In [1]:
import pandas as pd
import os
import requests

This block of code is only meant to be run once. Every file contained a header and an explaination of the file that I needed to remove before reading the file as a csv. So this code goes into each file, reads it, and prints back lines 20 onward, therefore removing the header. It then reads the file as a csv, into a dataframe. It does this for everyfile and concatonates all of the dataframes together so they can easily be querried. Below is an example of the header:

EUROPEAN CLIMATE ASSESSMENT & DATASET (ECA&D), file created on: 25-11-2023
THESE DATA CAN BE USED FOR NON-COMMERCIAL RESEARCH AND EDUCATION PROVIDED THAT THE FOLLOWING SOURCE IS ACKNOWLEDGED: 

Klein Tank, A.M.G. and Coauthors, 2002. Daily dataset of 20th-century surface
air temperature and precipitation series for the European Climate Assessment.
Int. J. of Climatol., 22, 1441-1453.
Data and metadata available at http://www.ecad.eu

FILE FORMAT (MISSING VALUE CODE = -9999):

01-06 STAID: Station identifier
08-13 SOUID: Source identifier
15-22 DATE : Date YYYYMMDD
24-28 TG   : Mean temperature in 0.1 &#176;C
30-34 Q_TG : quality code for TG (0='valid'; 1='suspect'; 9='missing')

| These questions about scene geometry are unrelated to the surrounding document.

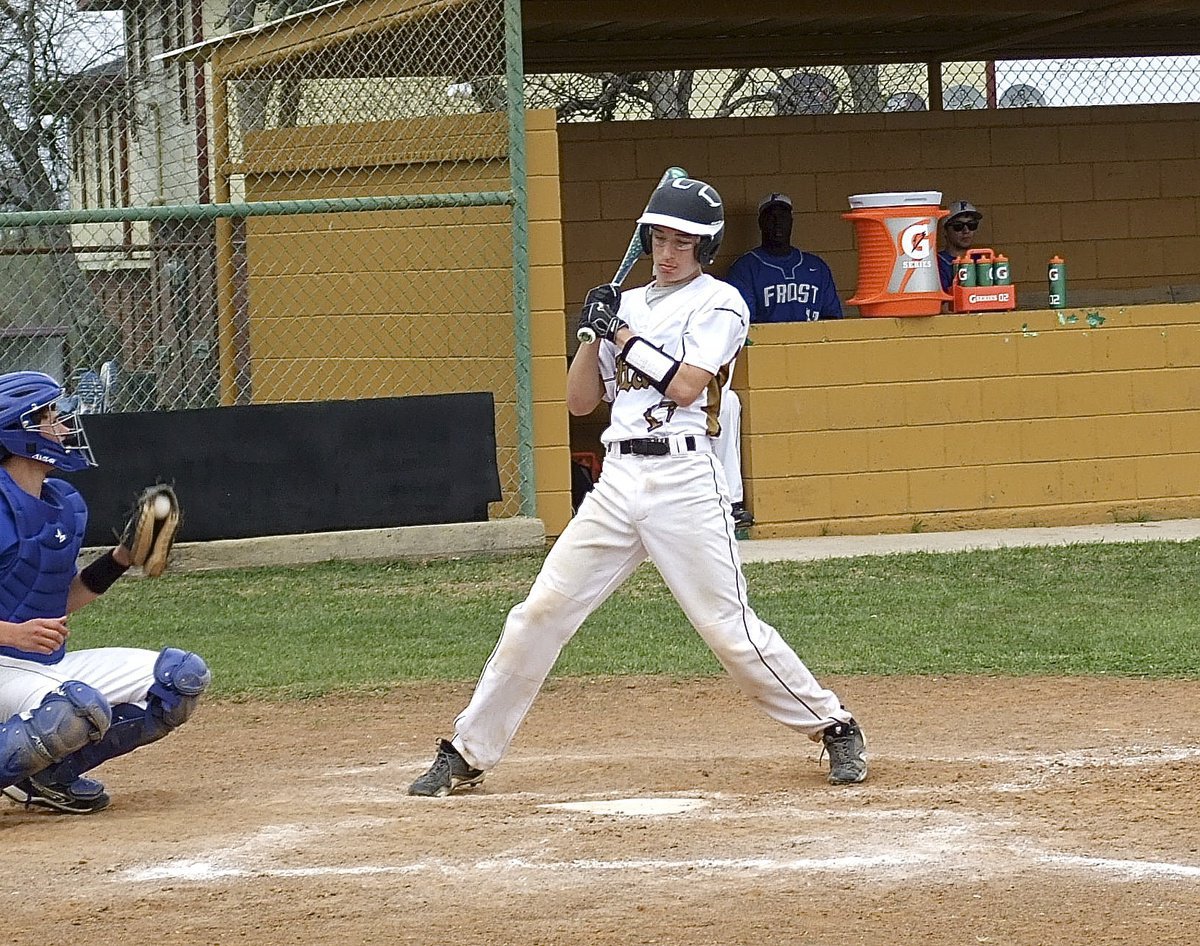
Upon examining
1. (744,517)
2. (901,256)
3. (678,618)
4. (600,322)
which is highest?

This is the blended series of station VAEXJOE, SWEDEN (STAID: 1)
Blended and updated with sources:35381 35405 
See files sources.txt and stations.txt for more info.

STAID, SOUID,    DATE,   TG, Q_TG
     1, 35381,18600101,   21,    1
     1, 35381,18600102,   46,    1
     1, 35381,18600103,   31,    1
.....

In [64]:
def readWeatherData(readDirectory, csvFile, dfCSVFile):
    
    directory = os.fsencode(readDirectory)
    columns = ''
    pdCol = []
    multiplier = 0

    filenameByte = os.path.join(directory, os.listdir(directory)[0])
    filename = filenameByte.decode('utf-8')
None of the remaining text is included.